Draymond Green in his postgame press conference after the Warriors beat the Pistons 118-91 on Saturday, January 30.
Screenshot: NBC Sports Bay Area

I’ll confess to the faintly scandalized thrill I first felt when Draymond Green began podcasting during the NBA playoffs, like some embedded war reporter. Can you even do that? Here was the most straightforward rejection yet of a long-eroding norm: The public should only hear from the players at the press conferences, or well after the series is over, filtered through some beat guy’s rosy retrospective. And because Green had been fairly insightful in his TV appearances to date, he seemed like a good candidate to dish on the ins and outs of the highest-stakes basketball there is.

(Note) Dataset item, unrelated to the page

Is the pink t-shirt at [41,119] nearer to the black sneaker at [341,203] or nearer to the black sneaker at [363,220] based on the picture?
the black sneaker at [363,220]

Now that I’ve actually tried listening to said podcast, and now that it’s the NBA Finals, where Green is depositing his nightly turd into the box score, a different question arises: Can you please not do that?

When you play poorly in a Game 3 NBA Finals loss, certain paths open, and others close. You are free to show remorse for playing “like shit,” as Green did admit after his historically bad outing on Wednesday. However, you are forbidden from running straight to your hotel and yelling into a microphone, “Sorry that this podcast is probably doing better numbers than yours,” mere hours after fouling out with two points, four rebounds, and three assists. Let’s review. Apologizing for shooting 26 percent from the floor while being left radically unguarded by the most scrupulous defense in basketball: good. “Apologizing” for being a burgeoning media mogul right after you match your series-total 15 points with 15 personal fouls: bad.

You are also strongly discouraged from berating a reporter who asks if there are ways that publishing an unfiltered rant after each game might give the opposing team some tactical advantage.

In his podcast after Wednesday’s loss, Green asks the haters what he should be doing with his time after the game instead of podcasting. Society would improve if more people asked themselves this question. “Sleep” is raised as a possibility—but all too briefly, and only rhetorically.